I expect they will state this in the full paper - I was hoping someone had an idea what their working hypothesis was.

One broad hypothesis is that CFS features an immune disturbance driven by a leaky gut. The leaky gut can be caused by a change in gut microbiota changing the permeability of the gut wall. The transit of microbes and signalling molecules into the blood stream can cause immune responses.

You seem to want to know if this is a cause or an effect. Porque non los dos? We draw a lot of one dimensional logical chains in trying to describe CFS in ways our brains can grasp. The reality is likely to be cycles interlinking with cycles, including vicious cycles that perpetuate the disease.

This is exploratory research. Identifying the features of the disease is the first step to understanding it, which is the first step to solving it.

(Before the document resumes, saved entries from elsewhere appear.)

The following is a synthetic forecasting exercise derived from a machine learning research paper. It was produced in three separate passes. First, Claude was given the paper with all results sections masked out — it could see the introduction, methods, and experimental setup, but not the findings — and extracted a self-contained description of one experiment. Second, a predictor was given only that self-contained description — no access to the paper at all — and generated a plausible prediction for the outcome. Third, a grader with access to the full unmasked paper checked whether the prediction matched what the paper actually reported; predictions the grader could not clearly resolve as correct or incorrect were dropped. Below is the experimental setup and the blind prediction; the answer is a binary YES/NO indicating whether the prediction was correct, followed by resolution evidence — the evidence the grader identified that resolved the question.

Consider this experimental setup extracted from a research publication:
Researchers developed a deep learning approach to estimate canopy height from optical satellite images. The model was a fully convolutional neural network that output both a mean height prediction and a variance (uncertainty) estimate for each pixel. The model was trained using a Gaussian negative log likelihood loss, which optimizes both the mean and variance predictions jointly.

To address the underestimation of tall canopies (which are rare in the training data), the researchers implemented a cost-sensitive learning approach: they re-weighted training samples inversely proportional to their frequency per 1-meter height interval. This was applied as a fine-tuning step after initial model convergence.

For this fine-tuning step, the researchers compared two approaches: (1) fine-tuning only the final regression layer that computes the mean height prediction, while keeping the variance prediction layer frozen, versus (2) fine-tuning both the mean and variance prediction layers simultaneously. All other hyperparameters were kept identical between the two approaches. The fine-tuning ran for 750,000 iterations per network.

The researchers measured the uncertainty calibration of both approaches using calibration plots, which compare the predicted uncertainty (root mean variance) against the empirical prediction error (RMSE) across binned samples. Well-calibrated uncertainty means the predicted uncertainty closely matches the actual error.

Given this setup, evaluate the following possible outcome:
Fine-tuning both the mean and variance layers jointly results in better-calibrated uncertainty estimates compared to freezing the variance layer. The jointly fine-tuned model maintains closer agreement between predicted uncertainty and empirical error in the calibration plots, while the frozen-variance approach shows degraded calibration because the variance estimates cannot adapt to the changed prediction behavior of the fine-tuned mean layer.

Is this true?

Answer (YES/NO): NO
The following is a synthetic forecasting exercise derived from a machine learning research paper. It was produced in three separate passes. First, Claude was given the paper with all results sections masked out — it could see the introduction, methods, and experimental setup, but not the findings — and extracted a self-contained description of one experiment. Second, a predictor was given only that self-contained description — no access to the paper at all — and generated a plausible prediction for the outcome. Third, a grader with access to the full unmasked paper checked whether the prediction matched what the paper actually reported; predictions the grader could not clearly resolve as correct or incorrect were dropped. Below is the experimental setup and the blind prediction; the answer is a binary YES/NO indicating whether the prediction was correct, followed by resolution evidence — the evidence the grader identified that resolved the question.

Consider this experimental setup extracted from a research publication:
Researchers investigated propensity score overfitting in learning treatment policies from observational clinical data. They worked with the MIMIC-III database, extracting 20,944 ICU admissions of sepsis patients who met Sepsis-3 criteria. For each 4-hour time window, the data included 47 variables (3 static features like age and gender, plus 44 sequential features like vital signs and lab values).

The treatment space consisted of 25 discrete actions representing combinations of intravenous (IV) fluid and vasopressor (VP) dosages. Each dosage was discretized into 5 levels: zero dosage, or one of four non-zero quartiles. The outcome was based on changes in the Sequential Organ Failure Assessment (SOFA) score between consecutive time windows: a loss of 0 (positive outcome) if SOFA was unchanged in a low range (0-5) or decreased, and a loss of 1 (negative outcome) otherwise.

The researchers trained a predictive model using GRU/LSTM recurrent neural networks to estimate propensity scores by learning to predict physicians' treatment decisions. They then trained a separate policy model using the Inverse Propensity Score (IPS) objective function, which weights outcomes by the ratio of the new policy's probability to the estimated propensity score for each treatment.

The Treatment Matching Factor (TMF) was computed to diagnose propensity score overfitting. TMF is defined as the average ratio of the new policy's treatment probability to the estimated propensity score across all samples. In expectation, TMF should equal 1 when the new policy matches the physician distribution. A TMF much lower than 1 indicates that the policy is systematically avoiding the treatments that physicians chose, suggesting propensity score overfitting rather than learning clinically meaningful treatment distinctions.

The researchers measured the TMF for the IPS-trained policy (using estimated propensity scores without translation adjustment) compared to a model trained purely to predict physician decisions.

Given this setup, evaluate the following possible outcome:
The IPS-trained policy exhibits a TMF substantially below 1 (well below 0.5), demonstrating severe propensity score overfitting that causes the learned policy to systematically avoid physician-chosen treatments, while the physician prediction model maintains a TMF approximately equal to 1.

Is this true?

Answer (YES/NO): YES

Perhaps one day by changing our gut microbiome we can throw a spanner into a vicious cycle?

EDIT: got to the discussion section and here it is in their own words: "An altered microbiome is postulated to lead to increased gut permeability (“leaky gut”) and intestinal inflammation with gastrointestinal symptoms. Increased translocation of lipopolysaccharides (LPS) from gram-negative bacteria leads to autoantibody production, disruption of tight junctions, and both local gastrointestinal and systemic inflammation [12, 32, 33]."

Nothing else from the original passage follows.